Juan, por su parte, se puso a caminar sin sentido por la huerta y desde allí veía discutir a las mujeres acaloradamente. Estaba ausente, perplejo, absorto por las palabras del abuelo. Todos morirían sin remedio, aunque los más fuertes durarían más. Moriría uno cada día y al fin quedarían sembrados a lo largo de la huerta. El abuelo aquí, cerca del pozo de agua; él más allá, la abuela al fondo, las tres tías en el galpón, los niños en la puerta de calle. Después vendrían a llevarlos a todos en un camión y al abuelo lo enterrarían en el baúl. Con estos pensamientos pasó la mañana hasta que lo llamaron a comer. Por la tarde siguió fluctuando en los senderos de la huerta con las mismas imágenes de la mañana en la cabeza. Creía verdaderamente en lo que había dicho el abuelo, pero pensaba en la valijita cilíndrica con monedas. Se dijo que quizás ya las había gastado. Se dio a la tarea de calcular cuántos pesos se podrían reunir contando las monedas. Veinte, treinta, a lo sumo cincuenta pesos, que alcanzarían para prolongar la vida un poco más.

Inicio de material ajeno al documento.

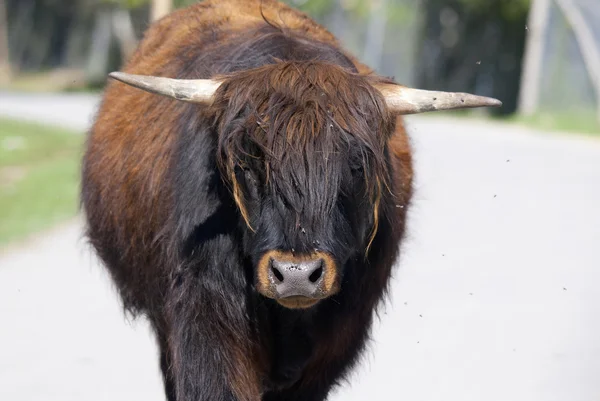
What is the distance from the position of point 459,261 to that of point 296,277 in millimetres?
6377

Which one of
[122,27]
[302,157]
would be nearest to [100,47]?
[122,27]

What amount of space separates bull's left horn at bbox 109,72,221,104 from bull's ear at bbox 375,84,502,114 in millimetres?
758

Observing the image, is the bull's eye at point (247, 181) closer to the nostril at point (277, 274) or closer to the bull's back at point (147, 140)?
the nostril at point (277, 274)

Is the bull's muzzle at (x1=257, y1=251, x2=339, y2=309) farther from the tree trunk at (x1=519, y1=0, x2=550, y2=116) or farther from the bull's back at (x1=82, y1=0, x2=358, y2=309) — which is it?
the tree trunk at (x1=519, y1=0, x2=550, y2=116)

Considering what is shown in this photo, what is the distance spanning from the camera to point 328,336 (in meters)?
5.18

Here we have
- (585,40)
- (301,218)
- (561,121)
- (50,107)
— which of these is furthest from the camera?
(50,107)

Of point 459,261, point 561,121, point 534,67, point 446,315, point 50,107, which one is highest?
point 446,315

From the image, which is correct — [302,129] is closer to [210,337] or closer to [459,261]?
[210,337]

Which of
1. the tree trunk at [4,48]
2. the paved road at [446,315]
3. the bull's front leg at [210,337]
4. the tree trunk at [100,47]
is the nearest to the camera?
the bull's front leg at [210,337]

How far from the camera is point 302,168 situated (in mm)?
4336

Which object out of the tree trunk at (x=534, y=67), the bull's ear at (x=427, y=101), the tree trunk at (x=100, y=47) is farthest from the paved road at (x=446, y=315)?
the tree trunk at (x=100, y=47)

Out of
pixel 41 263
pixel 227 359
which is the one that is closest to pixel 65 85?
pixel 41 263

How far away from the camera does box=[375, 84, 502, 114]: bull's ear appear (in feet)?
15.4

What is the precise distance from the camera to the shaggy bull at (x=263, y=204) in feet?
14.3
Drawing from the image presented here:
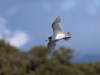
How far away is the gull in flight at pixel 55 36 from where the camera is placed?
10.3 meters

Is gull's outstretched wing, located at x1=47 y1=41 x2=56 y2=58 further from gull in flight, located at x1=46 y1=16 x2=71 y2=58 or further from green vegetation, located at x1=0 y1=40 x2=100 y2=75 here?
green vegetation, located at x1=0 y1=40 x2=100 y2=75

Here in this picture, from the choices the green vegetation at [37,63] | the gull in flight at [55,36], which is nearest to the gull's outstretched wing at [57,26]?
the gull in flight at [55,36]

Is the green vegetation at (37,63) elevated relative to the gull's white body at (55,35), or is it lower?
elevated

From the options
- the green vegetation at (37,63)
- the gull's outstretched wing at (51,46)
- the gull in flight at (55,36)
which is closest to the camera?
the gull in flight at (55,36)

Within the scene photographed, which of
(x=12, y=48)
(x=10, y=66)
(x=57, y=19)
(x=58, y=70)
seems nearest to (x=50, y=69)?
(x=58, y=70)

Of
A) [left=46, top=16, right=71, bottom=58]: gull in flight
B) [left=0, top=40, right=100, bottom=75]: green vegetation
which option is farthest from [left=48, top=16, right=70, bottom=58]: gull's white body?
[left=0, top=40, right=100, bottom=75]: green vegetation

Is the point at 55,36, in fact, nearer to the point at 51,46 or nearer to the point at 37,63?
the point at 51,46

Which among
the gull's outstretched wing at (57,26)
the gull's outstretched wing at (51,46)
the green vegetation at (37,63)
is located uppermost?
the green vegetation at (37,63)

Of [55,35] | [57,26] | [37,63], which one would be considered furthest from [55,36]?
[37,63]

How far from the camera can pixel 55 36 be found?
1038cm

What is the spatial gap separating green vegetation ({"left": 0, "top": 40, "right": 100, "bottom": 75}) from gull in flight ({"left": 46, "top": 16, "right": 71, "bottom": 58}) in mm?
26929

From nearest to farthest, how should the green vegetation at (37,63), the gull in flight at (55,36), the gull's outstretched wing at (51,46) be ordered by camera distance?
the gull in flight at (55,36) → the gull's outstretched wing at (51,46) → the green vegetation at (37,63)

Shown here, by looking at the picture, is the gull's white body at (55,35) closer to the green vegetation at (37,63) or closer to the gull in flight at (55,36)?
the gull in flight at (55,36)

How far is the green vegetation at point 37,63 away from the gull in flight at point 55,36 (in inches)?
1060
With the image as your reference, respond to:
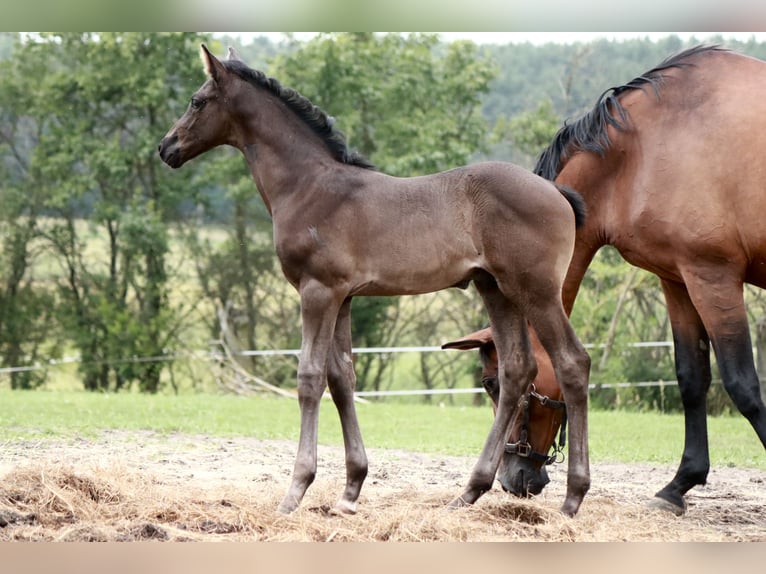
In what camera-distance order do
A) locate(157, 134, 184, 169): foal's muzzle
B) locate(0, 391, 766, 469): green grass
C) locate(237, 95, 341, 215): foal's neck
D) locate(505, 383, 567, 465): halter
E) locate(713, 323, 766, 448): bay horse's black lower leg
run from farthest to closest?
1. locate(0, 391, 766, 469): green grass
2. locate(505, 383, 567, 465): halter
3. locate(713, 323, 766, 448): bay horse's black lower leg
4. locate(157, 134, 184, 169): foal's muzzle
5. locate(237, 95, 341, 215): foal's neck

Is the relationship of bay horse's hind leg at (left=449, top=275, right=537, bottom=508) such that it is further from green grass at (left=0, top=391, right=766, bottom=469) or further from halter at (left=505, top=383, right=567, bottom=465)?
green grass at (left=0, top=391, right=766, bottom=469)

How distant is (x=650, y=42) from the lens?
19.9 metres

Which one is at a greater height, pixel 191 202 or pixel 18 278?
pixel 191 202

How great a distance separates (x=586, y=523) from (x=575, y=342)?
3.24ft

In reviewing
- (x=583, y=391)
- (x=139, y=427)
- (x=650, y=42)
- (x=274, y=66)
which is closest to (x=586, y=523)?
(x=583, y=391)

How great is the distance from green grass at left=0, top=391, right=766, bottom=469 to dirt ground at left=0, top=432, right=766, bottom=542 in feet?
5.19

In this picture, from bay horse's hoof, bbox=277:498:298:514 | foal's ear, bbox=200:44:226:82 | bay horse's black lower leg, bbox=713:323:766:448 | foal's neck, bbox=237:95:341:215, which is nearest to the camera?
bay horse's hoof, bbox=277:498:298:514

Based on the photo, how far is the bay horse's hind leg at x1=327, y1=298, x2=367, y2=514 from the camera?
17.5 feet

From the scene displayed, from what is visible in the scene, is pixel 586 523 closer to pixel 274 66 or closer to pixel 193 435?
pixel 193 435

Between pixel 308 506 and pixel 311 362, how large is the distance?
2.78ft

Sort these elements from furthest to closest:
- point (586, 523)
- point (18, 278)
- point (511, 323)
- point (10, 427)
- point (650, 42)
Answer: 1. point (650, 42)
2. point (18, 278)
3. point (10, 427)
4. point (511, 323)
5. point (586, 523)

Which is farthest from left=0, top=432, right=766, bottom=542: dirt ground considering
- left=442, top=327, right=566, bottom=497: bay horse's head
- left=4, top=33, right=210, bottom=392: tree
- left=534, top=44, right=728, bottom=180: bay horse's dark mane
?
left=4, top=33, right=210, bottom=392: tree

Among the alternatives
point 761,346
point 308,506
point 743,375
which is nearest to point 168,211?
point 761,346

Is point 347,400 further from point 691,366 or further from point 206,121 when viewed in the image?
point 691,366
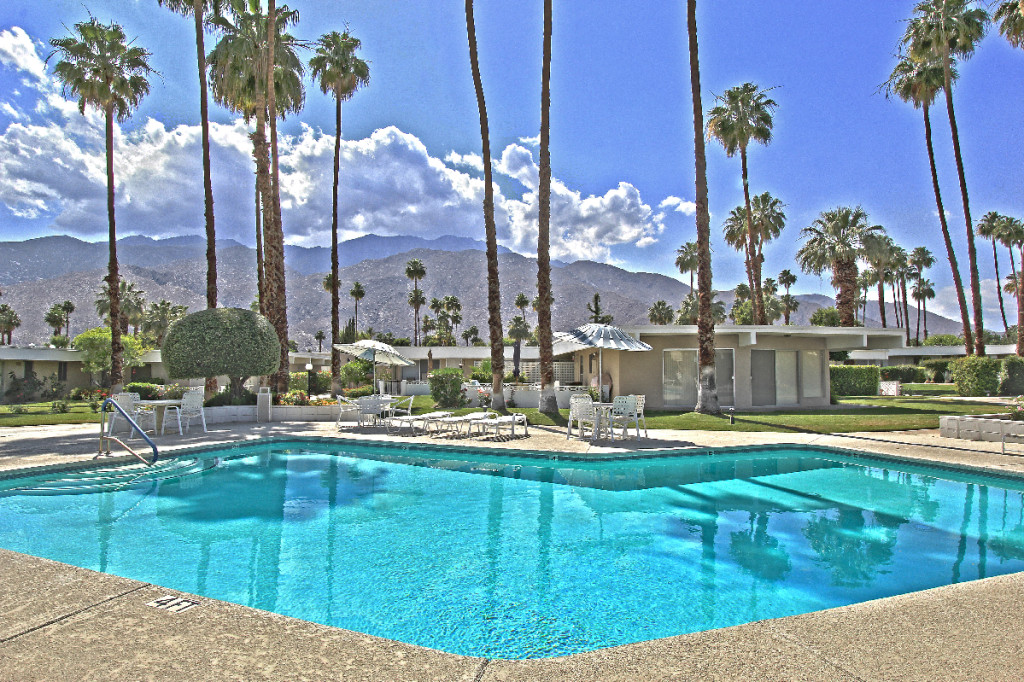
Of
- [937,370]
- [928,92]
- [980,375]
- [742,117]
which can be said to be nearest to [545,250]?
[742,117]

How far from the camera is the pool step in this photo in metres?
7.85

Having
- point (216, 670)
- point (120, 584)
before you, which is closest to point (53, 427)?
point (120, 584)

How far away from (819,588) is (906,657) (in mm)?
2312

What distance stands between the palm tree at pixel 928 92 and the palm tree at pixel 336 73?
24.1 meters

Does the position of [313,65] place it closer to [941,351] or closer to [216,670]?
[216,670]

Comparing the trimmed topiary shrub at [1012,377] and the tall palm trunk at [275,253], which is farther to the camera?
the trimmed topiary shrub at [1012,377]

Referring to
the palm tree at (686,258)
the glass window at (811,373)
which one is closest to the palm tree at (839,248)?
the glass window at (811,373)

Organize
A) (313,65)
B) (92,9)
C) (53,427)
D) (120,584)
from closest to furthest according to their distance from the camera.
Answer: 1. (120,584)
2. (53,427)
3. (92,9)
4. (313,65)

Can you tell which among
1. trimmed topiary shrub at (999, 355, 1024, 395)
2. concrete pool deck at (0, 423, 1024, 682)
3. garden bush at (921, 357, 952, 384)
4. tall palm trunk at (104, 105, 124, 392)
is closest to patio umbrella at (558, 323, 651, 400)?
concrete pool deck at (0, 423, 1024, 682)

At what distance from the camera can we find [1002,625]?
2939mm

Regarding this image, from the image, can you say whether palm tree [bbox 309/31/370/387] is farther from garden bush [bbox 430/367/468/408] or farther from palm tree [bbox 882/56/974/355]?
palm tree [bbox 882/56/974/355]

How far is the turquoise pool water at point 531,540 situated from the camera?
419 cm

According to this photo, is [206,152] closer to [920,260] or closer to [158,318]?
[158,318]

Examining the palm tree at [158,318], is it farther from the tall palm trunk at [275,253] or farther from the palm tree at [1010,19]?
the palm tree at [1010,19]
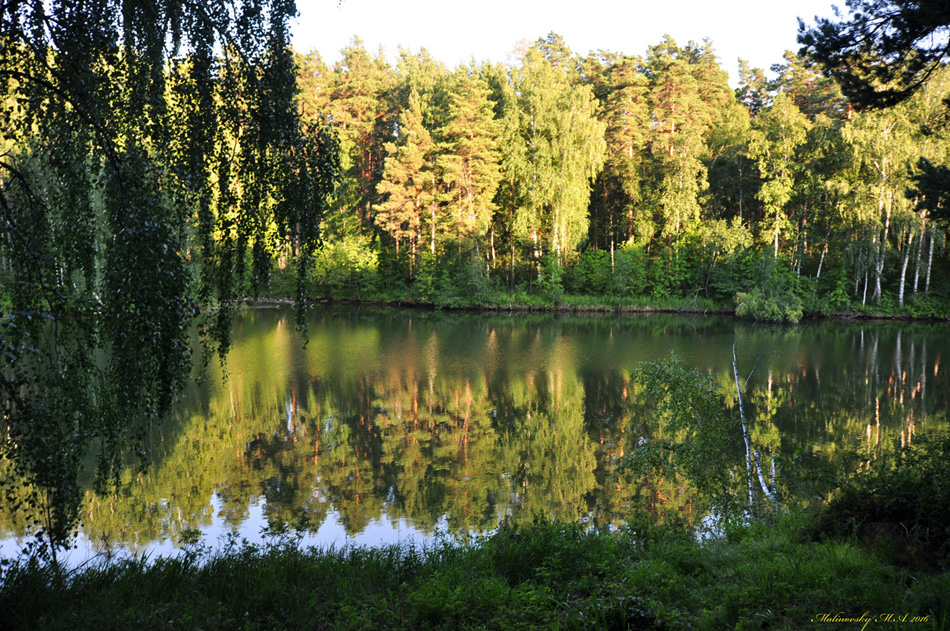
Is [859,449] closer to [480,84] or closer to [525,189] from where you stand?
[525,189]

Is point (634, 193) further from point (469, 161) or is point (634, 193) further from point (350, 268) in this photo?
point (350, 268)

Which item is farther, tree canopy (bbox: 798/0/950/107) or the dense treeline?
the dense treeline

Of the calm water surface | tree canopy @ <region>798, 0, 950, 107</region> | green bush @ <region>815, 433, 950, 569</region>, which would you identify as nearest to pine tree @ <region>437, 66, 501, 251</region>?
the calm water surface

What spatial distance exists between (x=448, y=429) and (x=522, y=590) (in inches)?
325

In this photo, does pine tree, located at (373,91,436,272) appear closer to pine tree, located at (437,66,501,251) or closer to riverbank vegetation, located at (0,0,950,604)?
riverbank vegetation, located at (0,0,950,604)

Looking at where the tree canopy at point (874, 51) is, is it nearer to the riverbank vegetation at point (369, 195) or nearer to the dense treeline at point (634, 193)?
the riverbank vegetation at point (369, 195)

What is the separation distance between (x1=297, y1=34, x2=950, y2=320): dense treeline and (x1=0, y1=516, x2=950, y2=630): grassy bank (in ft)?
95.3

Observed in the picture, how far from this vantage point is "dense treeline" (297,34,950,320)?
3136 centimetres

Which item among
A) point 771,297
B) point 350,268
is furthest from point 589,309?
point 350,268

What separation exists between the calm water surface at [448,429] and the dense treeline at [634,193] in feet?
29.1

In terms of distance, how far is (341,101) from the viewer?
42844 millimetres

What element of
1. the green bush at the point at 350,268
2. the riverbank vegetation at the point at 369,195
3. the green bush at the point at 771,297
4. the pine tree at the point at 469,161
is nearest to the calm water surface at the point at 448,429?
the riverbank vegetation at the point at 369,195

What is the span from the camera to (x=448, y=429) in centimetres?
1289

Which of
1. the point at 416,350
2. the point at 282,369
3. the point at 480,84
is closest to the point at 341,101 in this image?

Antes del anochecer el abuelo volvió. Tenía un aspecto derrotado, inútil, y en la frente le había crecido un resplandor, como una larga memoria de las batallas. Así lo vio Juan. Su abuelo se había transfigurado. Al entrar en la casa las mujeres lo acosaron. La abuela, decididamente de parte de las hijas, se paró detrás de ellas como una pieza posterior de batalla, como un testigo insobornable del pasado del abuelo, que iba a ser puesto en juego aquella noche. Juan estaba desvistiéndose para acostarse. Hubo un rápido cruce de palabras. Eran frases sintéticas, llenas de definiciones y alusiones. Los bandos habían ajustado bien sus líneas. El niño tuvo la sensación, a los primeros choques, de que el abuelo era invencible. La imagen de los muertos diseminados en la huerta se fijó sin variaciones en su memoria. Sin duda el abuelo vencería. Pero del viejo, que era la fuerza y el poder, saldría la salvación de todos. En un momento dado, con aire de suprema violencia y a la vez de solemnidad, sacó una gruesa llave del bolsillo y se dirigió hacia el baúl. Las mujeres lo seguían en silencio. Juan vio desde la cama el pelo lacio y blanco de la abuela cerrando la fila, y luego al abuelo, quien sacando el cofre del interior del baúl lo abría a la vista de todos. Adentro había un billete de mil pesos, nuevo, brillante. Tomándolo en alto, el abuelo pronunció la sentencia. Habló sin calor, sin violencia, y después lloró. La verdad era evidente y sólo se trataba de enunciar un hecho. A un peso por día alcanzaba para vivir mil días y hasta entonces él garantizaba la vida de todos. Nadie habló sobre lo que sobrevendría después de esos mil días. Nadie, además, comentó la situación, y todos se fueron a sus lechos respectivos. A poco apagaron las luces, Juan, tapándose y poniéndose de costado para dormirse, pensó que todo había salido bien; y aunque el problema no se solucionaba en su totalidad, por lo menos le quedaban mil días más de vida.
Desde entonces, a través de toda su larga vida, siempre tuvo que vivir situaciones extremas, en los límites del mundo. Pero aquella vez, como una bendición de la infancia, vio de pronto abrirse ante sí un mundo, si no encantado, por lo menos lleno de dichosas posibilidades.